Couleur 3 (RTS), Mouv’ (Radio France), ICI Musique (Radio Canada) et Tarmac (RTBF) s’associent pour proposer «Rapophonie», une émission commune et internationale sur le rap francophone. Dès le 3 février, chaque dimanche à 21h sur Couleur 3, une heure de mix pour valoriser la diversité musicale du hip-hop.

Quatre médias de service public à destination des jeunes générations s’unissent pour lancer la première émission internationale sur le rap francophone, reposant sur une sélection des meilleurs titres de Suisse, France métropolitaine et d’Outre-mer, Belgique, Canada et Afrique francophone.

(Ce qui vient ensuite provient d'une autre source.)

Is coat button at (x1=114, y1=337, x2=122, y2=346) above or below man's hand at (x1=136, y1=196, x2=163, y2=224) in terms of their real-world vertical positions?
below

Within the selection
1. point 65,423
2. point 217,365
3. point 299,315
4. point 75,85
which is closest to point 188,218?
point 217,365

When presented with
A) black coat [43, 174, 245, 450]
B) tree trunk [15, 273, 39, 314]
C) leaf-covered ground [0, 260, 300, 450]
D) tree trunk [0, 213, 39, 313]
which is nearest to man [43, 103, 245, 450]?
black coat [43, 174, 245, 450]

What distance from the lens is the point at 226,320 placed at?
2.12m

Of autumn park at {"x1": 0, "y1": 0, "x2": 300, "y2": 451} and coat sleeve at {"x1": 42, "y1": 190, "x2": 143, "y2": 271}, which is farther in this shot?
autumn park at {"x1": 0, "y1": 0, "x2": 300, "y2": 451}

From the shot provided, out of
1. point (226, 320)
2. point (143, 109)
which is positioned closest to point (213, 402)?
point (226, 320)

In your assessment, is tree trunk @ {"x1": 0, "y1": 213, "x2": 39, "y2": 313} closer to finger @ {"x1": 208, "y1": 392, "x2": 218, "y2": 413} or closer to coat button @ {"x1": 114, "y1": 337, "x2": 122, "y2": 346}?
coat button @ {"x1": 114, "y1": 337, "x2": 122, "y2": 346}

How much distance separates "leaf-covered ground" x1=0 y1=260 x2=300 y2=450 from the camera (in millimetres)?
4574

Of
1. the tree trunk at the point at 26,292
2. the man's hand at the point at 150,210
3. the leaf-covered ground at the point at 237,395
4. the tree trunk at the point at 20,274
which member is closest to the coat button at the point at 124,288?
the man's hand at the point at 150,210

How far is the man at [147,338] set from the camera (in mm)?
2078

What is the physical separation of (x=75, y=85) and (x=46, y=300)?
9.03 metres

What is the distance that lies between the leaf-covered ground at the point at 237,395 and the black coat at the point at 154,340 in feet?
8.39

«Rapophonie» promet une programmation originale pointue, mixée en alternance par les DJs des quatre médias, dont DJ Vincz Lee pour Couleur 3, pour une expérience radiophonique unique dans le paysage audiovisuel.

À travers cette nouvelle émission, Couleur 3, Mouv’, ICI Musique et Tarmac portent les valeurs d’ouverture, de croisement des cultures et de diversité musicale du hip-hop francophone.


Radiophonie, tous les dimanches de 21h à 22h sur Couleur 3 et à retrouver en podcast sur couleur3.ch.